Open to all CU ID holders
Please join us for a special Lamont-Doherty Earth Observatory Morningside Lecture celebrating 75 years of cutting-edge research.
A policy breakthrough after 25 years of earth, social, and health science research on well-water arsenic in Bangladesh
Speaker: Alexander van Geen, Lamont Research Professor, Geochemistry
In response to uncertainties surrounding EPA arsenic standards for drinking water, the NIEHS Superfund Research Program enabled scientists from Mailman School of Public Health, Lamont-Doherty Earth Observatory, and local partners to establish a cohort of 12,000 men and women in rural Bangladesh exposed to varying arsenic concentrations in their well water.
The research revealed that mortality rates of participants who stopped drinking high-arsenic water for at least a decade returned to normal levels – equivalent to unexposed participants and half the rate of those who continued drinking contaminated water. This evidence of reversibility strengthens the case for exposure reduction.

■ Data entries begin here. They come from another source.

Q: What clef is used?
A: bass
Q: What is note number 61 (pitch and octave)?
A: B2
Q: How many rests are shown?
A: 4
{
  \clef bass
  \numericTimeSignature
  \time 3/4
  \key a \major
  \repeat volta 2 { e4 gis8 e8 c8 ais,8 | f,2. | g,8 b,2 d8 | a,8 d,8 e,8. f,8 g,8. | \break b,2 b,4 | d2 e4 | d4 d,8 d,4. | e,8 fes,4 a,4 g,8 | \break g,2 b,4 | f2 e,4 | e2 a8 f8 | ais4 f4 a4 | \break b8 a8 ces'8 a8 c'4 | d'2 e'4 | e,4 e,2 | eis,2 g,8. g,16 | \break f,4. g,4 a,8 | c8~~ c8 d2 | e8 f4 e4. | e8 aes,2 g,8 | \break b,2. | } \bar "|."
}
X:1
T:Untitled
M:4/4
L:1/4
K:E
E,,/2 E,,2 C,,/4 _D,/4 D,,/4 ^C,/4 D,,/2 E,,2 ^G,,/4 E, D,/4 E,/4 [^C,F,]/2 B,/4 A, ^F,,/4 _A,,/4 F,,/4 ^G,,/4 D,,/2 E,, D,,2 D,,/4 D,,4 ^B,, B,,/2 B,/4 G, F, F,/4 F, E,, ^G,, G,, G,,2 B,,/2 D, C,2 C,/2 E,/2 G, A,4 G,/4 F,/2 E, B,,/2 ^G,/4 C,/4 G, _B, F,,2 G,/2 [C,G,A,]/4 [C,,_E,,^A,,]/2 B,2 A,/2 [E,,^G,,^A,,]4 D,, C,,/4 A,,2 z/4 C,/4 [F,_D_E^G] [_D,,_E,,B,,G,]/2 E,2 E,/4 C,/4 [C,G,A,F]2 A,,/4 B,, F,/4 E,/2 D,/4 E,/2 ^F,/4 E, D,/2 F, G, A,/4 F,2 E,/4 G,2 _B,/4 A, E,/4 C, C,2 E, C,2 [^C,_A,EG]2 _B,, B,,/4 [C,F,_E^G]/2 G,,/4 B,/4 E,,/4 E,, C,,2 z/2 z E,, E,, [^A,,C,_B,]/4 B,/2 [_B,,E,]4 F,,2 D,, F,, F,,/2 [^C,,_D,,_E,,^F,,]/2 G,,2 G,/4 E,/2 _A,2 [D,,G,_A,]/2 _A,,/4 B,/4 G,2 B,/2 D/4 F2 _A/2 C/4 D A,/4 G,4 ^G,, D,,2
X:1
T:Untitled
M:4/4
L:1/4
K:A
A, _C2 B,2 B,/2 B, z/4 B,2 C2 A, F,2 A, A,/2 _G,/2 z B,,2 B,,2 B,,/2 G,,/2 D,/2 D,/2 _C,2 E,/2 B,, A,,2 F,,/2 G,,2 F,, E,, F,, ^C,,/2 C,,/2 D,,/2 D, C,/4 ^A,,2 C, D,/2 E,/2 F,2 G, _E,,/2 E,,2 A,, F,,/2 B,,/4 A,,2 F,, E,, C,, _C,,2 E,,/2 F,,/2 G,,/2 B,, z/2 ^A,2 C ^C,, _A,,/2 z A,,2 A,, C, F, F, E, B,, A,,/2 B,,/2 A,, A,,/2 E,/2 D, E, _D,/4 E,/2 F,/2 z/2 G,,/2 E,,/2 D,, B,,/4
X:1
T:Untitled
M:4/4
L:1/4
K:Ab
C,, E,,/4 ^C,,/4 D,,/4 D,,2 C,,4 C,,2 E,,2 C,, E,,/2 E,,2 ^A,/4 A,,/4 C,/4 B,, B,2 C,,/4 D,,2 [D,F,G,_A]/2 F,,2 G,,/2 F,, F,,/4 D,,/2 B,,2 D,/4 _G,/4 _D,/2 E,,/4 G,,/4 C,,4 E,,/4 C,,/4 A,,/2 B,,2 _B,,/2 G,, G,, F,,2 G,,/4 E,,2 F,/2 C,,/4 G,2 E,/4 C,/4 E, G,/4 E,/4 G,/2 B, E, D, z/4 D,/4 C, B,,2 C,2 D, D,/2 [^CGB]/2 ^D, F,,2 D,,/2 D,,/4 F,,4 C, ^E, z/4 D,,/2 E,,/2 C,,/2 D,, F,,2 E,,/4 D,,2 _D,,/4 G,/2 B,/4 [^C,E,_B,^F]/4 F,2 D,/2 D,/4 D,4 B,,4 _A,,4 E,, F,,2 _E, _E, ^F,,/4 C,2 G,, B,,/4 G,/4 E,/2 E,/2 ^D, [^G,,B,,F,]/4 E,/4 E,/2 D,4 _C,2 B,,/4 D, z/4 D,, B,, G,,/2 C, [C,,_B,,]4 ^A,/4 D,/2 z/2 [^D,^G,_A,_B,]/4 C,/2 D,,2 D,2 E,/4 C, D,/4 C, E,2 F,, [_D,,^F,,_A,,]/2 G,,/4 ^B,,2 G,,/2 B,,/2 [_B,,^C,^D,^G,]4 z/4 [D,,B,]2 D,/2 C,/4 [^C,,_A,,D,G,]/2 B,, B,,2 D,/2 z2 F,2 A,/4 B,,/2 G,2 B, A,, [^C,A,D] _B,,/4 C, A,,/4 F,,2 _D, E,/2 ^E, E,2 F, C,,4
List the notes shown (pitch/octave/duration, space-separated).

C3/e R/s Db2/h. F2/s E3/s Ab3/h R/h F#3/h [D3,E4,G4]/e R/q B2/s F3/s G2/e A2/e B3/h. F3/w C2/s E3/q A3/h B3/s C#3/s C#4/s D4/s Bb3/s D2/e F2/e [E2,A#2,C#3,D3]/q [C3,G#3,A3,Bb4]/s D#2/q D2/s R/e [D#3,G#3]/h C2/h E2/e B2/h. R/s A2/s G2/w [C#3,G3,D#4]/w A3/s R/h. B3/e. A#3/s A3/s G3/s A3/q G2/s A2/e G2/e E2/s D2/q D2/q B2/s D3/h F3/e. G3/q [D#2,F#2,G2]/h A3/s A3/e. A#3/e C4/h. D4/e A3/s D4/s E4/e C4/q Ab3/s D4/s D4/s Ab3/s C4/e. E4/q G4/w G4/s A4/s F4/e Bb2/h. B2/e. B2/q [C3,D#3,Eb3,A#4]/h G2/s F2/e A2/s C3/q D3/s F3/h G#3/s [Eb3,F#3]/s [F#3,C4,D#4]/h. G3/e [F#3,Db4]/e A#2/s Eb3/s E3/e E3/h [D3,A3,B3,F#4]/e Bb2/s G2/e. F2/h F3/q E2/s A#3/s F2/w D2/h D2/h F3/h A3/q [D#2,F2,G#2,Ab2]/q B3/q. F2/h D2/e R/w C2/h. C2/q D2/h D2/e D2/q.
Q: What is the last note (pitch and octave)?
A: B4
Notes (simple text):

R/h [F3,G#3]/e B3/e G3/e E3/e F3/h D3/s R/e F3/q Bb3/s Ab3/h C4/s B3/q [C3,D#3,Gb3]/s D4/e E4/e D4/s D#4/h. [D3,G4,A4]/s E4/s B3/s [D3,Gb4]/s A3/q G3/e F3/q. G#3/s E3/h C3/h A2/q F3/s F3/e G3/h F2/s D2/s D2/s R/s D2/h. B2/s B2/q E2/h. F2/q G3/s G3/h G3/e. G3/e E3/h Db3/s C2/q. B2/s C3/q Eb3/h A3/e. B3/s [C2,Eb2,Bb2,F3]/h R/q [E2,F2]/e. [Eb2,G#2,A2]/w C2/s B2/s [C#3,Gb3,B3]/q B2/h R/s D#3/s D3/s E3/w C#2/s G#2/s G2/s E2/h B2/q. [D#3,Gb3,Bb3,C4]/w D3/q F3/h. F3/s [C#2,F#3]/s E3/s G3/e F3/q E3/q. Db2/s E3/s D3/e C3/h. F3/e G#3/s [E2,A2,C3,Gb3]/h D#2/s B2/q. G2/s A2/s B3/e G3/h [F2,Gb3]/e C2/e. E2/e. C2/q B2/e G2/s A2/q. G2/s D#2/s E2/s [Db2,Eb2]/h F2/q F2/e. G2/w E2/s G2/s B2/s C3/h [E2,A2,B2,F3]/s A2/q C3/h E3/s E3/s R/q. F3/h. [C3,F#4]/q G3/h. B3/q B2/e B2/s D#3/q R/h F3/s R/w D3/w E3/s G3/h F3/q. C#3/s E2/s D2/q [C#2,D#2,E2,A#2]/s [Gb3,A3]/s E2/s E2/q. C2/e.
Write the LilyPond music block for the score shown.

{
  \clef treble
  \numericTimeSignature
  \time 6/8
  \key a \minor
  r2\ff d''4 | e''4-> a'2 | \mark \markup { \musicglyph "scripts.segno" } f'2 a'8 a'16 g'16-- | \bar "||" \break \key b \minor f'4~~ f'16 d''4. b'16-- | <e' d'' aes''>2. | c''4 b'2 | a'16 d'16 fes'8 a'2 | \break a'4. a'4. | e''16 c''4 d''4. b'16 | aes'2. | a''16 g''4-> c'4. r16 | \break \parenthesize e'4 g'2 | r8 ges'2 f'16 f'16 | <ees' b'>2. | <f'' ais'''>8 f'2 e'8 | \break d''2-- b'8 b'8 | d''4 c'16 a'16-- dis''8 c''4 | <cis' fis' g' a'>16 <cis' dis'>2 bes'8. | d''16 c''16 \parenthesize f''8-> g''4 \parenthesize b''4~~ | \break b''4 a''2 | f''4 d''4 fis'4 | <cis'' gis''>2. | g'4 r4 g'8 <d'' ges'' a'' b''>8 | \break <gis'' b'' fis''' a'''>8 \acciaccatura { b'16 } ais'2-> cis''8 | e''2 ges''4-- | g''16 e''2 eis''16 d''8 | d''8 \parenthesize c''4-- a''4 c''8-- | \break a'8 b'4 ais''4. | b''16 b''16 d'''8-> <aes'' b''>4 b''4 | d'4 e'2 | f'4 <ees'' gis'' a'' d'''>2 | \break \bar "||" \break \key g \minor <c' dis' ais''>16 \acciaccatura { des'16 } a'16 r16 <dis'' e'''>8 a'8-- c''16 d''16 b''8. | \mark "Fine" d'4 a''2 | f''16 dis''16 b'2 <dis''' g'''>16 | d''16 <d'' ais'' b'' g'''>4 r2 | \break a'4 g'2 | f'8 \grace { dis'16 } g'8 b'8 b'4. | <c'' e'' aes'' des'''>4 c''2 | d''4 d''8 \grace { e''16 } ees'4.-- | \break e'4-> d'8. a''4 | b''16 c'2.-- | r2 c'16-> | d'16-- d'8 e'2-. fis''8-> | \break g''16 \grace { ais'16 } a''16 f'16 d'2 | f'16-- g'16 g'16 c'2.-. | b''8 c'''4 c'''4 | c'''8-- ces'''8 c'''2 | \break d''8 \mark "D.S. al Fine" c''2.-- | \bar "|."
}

Our research has also demonstrated that targeting naturally occurring low-arsenic aquifers at certain depths is more sustainable than any form of water treatment. The team has now launched two randomized controlled trials to evaluate how effectively low-arsenic aquifers can be targeted using a mobile application that accesses a government database containing 6 million georeferenced well tests.
About Dr. van Geen:
Dr. van Geen’s current research focuses on ways to reduce the impact of the environment on human health. For two decades, he has coordinated earth-science and mitigation efforts under Columbia’s Superfund Research Program on the origin and health effects of elevated levels of arsenic in groundwater. A theme that runs through this and other ongoing projects, e.g., concerning fluoride in groundwater in India, bauxite dust in Guinea, or soil contaminated with lead from mine-tailings in Peru, is that patterns of contamination are spatially very heterogeneous. This complicates prediction but often also points the way to mitigation when the hazard can be mapped. For this reason, Dr. van Geen is a firm believer in the more widespread use of field kits by non-specialists to reduce exposure to environmental toxicants, particularly in developing countries. He collaborates with public health and social scientists to evaluate how such kits can be deployed at scale and has published over 180 peer-reviewed papers on this and other environmental topics. Dr. van Geen holds a research professor appointment at Lamont-Doherty Earth Observatory in the Columbia Climate School.